Netzgewebe aus Naturgarn
Ausgangssituation
Gerade im Bereich des Verpackungswesens spielen ressourcenschonende Lösungen eine zentrale Rolle für eine Entwicklung in Richtung eines nachhaltigen Wirtschaftssystems. Zurzeit wird der weltweite Bedarf an Netzsäcken zu 95 % mit Kunststoffgeweben abgedeckt. Durch eine Substitution der aus Erdöl gewonnenen Kunststoffe durch die Verwendung von Hanf, Flachs, Zellulose, Fasernessel, Jute und Baumwolle können Ressourcen geschont und nachwachsende Rohstoffe eingesetzt werden. Ein weiterer Vorteil dieser Verpackungen liegt darin, dass durch atmungsaktive und feuchtigkeitsregulierende Naturfasern und eine spezielle Gewebeausführung wesentliche Nachteile von Kunststoffverpackungen (Schimmelbildung, Pilzbefall oder Hitzebildung) vermieden werden.
Herausforderung
Das Ziel der Forschungsarbeit ist die Entwicklung einer ressourcenschonenden und kostengünstigen Produktion von mehrlagigen (Netz-)Textilien, insbesondere Netzsäcken aus Naturfasern. Herkömmliche Raschelmaschinen wurden in den letzten 40 Jahren nur auf die Verarbeitung von Kunststoffbändchen und -garnen ausgerichtet. Naturgarne können auf diesen Maschinen nicht verarbeitet werden. Damit liegt die Herausforderung in der Entwicklung von Technologien für ein Webverfahren, das auf Naturfasern ausgelegt ist und diese wirtschaftlich zu qualitativ hochwertigen Geweben verarbeiten kann. In einem weiteren Schritt geht es darum, dieses neue Webverfahren zu beschleunigen und für möglichst viele Naturfasern einsetzbar zu machen.
Ergebnisse
Bei dem neu entwickelten Webverfahren wird jeder Faden eines Gewebes zweimal um den anderen geschlungen. Dadurch können mit demselben Materialaufwand Gewebe erzielt werden, die eine wesentlich höhere Reißfestigkeit aufweisen. Das entwickelte Verfahren eignet sich grundsätzlich zur Herstellung jeder Art von Geweben. Durch die mit der neuen Double-Twist Technology erreichte höhere Reißfestigkeit eröffnet sich für diese Gewebe aus Naturstoffen ein enorm breites Feld an Anwendungsmöglichkeiten. Klassische Einsatzbereiche für diese Gewebesäcke sind Verpackungen von Obst und Gemüse oder Saatgut.
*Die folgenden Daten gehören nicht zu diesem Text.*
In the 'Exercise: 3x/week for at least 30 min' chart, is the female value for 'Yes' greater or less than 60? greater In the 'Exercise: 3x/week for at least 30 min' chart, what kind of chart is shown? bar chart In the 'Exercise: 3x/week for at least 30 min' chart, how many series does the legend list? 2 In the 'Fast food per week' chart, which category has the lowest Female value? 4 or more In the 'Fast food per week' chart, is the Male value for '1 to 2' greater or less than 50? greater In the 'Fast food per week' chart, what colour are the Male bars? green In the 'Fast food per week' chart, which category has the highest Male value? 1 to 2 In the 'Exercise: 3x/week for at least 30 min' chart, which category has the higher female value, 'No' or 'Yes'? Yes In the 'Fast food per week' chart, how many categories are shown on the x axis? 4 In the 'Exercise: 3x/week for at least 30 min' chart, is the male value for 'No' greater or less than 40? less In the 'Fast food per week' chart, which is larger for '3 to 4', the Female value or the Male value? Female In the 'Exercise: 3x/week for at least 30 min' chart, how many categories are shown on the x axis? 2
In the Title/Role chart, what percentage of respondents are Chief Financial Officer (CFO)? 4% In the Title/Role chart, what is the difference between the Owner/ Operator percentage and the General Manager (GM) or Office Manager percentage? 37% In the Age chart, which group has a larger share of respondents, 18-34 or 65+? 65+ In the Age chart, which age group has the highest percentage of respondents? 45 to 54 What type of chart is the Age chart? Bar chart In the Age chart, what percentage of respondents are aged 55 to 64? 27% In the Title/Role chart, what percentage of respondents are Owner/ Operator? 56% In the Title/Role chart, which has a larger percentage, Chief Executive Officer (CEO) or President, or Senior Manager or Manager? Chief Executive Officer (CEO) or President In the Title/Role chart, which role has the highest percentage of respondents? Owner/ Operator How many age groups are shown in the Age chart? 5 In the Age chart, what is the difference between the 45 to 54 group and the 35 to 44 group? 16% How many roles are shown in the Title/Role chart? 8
Aber auch Pflanzenkletternetze aus Naturfasern als Alternative zu Kunststoff und Strohballennetzen sind Anwendungsbeispiele für dieses innovative Produkt.
Fotos: ÖGUT

Ecodesign Kommentar
Eine Substitution von Kunststoffen durch die Verwendung von Naturmaterialien für Verpackungszwecke können fossile Ressourcen geschont und nachwachsende Rohstoffe ökonomisch eingesetzt werden. Des weiteren wird das Verpackungsgut durch die Netzgewebe aus Naturgarn optimaler geschützt und die Entsorgung via Kompostierung ist möglich, was vor allem im Bereich der Lebensmittelentsorgung von Bedeutung ist.